What is vCenter Server Watchdog?

If you’ve done any research into the high-availability options available for vCenter Server 6.0, hopefully you have had a chance to read the VMware vCenter Server 6.0 Availability Guide written in collaboration with Technical Marketing and Global Support Services as well as KB 1024051. And you might have noticed particular sections that refer to the vCenter Server Watchdog. But what exactly is the vCenter Server Watchdog?

Enabled “out of the box” in 6.0, the vCenter Server Watchdog provides better availability by periodically verifying the status of vCenter Server. It does this in two ways:

The PID Watchdog monitors the processes running on vCenter Server

The API Watchdog uses the vSphere API to monitor the functionality of vCenter Server.

If any services fail, the Watchdog attempts to restart them. If it cannot restart the service because of a host failure, vSphere HA restarts the virtual machine running the service on a new host.

That’s sounds slick, right? Well, let’s dive in and take a look at each of these watchdogs in detail.

PID WATCHDOG

First up, is the PID Watchdog. A watchdog initializes alongside each vCenter Server service at runtime. The PID Watchdog only monitors services that are actively running. Meaning, that once a service is gracefuly stopped, the watchdog will no longer monitor or restart the service. The PID Watchdog detects only that a process with the correct executable is in the process table but it does not determine if the process is ready to service requests (e.g. vSphere Web Client.) – that is left to the API Watchdog (more on that later).

There are four PID Watchdogs found vCenter Server 6.0 depending on the service it protects and the platform form factor:

vmware-watchdog:
This watchdog detects failures and restarts all non-Java based services on the VCSA.
Java Service Wrapper:
This watchdog detects failures and restarts all Java based services on the VCSA and Windows.
Likewise Service Manager:
This watchdog detects failures and restarts all non-Java (C) based platform services.
Windows Service Control Manager:
This watchdog detects failures and restarts all non-Java based services on Windows.

Each vCenter Server process has a separate PID Watchdog process associated with it.

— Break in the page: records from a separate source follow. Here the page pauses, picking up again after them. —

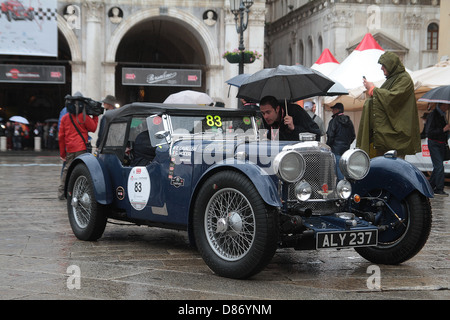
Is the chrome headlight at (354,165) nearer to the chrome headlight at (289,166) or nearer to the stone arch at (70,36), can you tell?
the chrome headlight at (289,166)

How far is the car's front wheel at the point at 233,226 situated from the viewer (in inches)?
183

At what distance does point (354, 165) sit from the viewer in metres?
5.39

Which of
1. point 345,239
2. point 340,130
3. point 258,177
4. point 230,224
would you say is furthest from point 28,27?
point 345,239

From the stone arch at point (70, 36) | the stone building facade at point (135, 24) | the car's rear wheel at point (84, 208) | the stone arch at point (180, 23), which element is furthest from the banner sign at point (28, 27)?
the car's rear wheel at point (84, 208)

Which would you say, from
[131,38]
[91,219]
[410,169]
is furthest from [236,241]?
Answer: [131,38]

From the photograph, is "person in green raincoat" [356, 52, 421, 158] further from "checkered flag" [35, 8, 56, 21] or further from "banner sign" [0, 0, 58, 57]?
"checkered flag" [35, 8, 56, 21]

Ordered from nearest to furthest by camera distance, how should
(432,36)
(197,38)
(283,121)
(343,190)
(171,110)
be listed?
(343,190) < (171,110) < (283,121) < (197,38) < (432,36)

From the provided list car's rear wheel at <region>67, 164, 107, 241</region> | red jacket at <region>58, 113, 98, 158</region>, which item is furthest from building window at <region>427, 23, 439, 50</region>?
car's rear wheel at <region>67, 164, 107, 241</region>

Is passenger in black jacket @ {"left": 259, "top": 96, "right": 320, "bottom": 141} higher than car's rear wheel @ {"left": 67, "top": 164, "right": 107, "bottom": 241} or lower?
higher

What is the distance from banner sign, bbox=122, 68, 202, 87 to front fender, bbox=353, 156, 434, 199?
21.1m

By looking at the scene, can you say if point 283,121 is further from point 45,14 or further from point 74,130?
point 45,14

In this post, we will take a look at those in the vCenter Server Appliance.

vmware-watchdog

This watchdog is a shell script (/usr/bin/watchdog) found on the VCSA that is used to detect a service failure in non-Java (C) based services on the appliance form factor. A service start automatically starts the Watchdog along with the service itself. Let’s search for the running processes that match for “vmware-watchdog.”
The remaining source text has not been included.